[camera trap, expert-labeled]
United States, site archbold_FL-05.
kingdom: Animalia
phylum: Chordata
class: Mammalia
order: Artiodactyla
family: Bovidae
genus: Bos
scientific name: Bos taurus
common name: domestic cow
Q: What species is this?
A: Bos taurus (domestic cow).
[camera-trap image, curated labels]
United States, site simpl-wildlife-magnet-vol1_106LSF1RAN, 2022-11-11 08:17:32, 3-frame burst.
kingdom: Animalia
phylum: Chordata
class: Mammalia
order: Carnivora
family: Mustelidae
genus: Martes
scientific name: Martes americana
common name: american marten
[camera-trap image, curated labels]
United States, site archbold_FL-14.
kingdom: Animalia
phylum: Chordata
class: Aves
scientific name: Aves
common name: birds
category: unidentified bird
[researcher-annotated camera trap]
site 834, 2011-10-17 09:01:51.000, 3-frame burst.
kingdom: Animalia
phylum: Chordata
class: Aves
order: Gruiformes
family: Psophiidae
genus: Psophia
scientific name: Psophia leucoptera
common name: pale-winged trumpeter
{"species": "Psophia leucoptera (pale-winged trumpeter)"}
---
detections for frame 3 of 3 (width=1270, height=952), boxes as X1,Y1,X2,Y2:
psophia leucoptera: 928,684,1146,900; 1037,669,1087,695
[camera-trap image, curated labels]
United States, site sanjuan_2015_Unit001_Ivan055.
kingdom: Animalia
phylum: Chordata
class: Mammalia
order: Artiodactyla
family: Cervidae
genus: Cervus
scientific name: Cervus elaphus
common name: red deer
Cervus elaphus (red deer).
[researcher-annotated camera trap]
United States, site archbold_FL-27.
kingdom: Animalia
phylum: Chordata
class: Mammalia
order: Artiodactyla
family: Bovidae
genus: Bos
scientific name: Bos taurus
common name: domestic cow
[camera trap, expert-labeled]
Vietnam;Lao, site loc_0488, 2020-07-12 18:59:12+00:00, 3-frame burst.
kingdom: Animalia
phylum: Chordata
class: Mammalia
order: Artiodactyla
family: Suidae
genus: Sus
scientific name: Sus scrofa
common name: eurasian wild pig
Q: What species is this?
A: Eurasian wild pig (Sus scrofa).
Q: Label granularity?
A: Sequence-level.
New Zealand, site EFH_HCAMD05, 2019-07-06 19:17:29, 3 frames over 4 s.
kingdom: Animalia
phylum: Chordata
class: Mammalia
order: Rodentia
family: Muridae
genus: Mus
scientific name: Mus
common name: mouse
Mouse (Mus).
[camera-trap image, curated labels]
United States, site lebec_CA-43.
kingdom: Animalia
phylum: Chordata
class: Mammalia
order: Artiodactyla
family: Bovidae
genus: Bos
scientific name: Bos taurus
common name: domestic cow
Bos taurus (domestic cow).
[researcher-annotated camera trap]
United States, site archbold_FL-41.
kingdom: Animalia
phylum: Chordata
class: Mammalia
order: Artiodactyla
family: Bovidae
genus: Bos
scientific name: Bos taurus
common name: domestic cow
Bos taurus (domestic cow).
--- --- ---
Return all the data above once more, precisely as given.

**Completed task:**
[camera trap, expert-labeled]
United States, site archbold_FL-05.
kingdom: Animalia
phylum: Chordata
class: Mammalia
order: Artiodactyla
family: Bovidae
genus: Bos
scientific name: Bos taurus
common name: domestic cow
Q: What species is this?
A: Bos taurus (domestic cow).
[camera-trap image, curated labels]
United States, site simpl-wildlife-magnet-vol1_106LSF1RAN, 2022-11-11 08:17:32, 3-frame burst.
kingdom: Animalia
phylum: Chordata
class: Mammalia
order: Carnivora
family: Mustelidae
genus: Martes
scientific name: Martes americana
common name: american marten
[camera-trap image, curated labels]
United States, site archbold_FL-14.
kingdom: Animalia
phylum: Chordata
class: Aves
scientific name: Aves
common name: birds
category: unidentified bird
[researcher-annotated camera trap]
site 834, 2011-10-17 09:01:51.000, 3-frame burst.
kingdom: Animalia
phylum: Chordata
class: Aves
order: Gruiformes
family: Psophiidae
genus: Psophia
scientific name: Psophia leucoptera
common name: pale-winged trumpeter
{"species": "Psophia leucoptera (pale-winged trumpeter)"}
---
detections for frame 3 of 3 (width=1270, height=952), boxes as X1,Y1,X2,Y2:
psophia leucoptera: 928,684,1146,900; 1037,669,1087,695
[camera-trap image, curated labels]
United States, site sanjuan_2015_Unit001_Ivan055.
kingdom: Animalia
phylum: Chordata
class: Mammalia
order: Artiodactyla
family: Cervidae
genus: Cervus
scientific name: Cervus elaphus
common name: red deer
Cervus elaphus (red deer).
[researcher-annotated camera trap]
United States, site archbold_FL-27.
kingdom: Animalia
phylum: Chordata
class: Mammalia
order: Artiodactyla
family: Bovidae
genus: Bos
scientific name: Bos taurus
common name: domestic cow
[camera trap, expert-labeled]
Vietnam;Lao, site loc_0488, 2020-07-12 18:59:12+00:00, 3-frame burst.
kingdom: Animalia
phylum: Chordata
class: Mammalia
order: Artiodactyla
family: Suidae
genus: Sus
scientific name: Sus scrofa
common name: eurasian wild pig
Q: What species is this?
A: Eurasian wild pig (Sus scrofa).
Q: Label granularity?
A: Sequence-level.
New Zealand, site EFH_HCAMD05, 2019-07-06 19:17:29, 3 frames over 4 s.
kingdom: Animalia
phylum: Chordata
class: Mammalia
order: Rodentia
family: Muridae
genus: Mus
scientific name: Mus
common name: mouse
Mouse (Mus).
[camera-trap image, curated labels]
United States, site lebec_CA-43.
kingdom: Animalia
phylum: Chordata
class: Mammalia
order: Artiodactyla
family: Bovidae
genus: Bos
scientific name: Bos taurus
common name: domestic cow
Bos taurus (domestic cow).
[researcher-annotated camera trap]
United States, site archbold_FL-41.
kingdom: Animalia
phylum: Chordata
class: Mammalia
order: Artiodactyla
family: Bovidae
genus: Bos
scientific name: Bos taurus
common name: domestic cow
Bos taurus (domestic cow).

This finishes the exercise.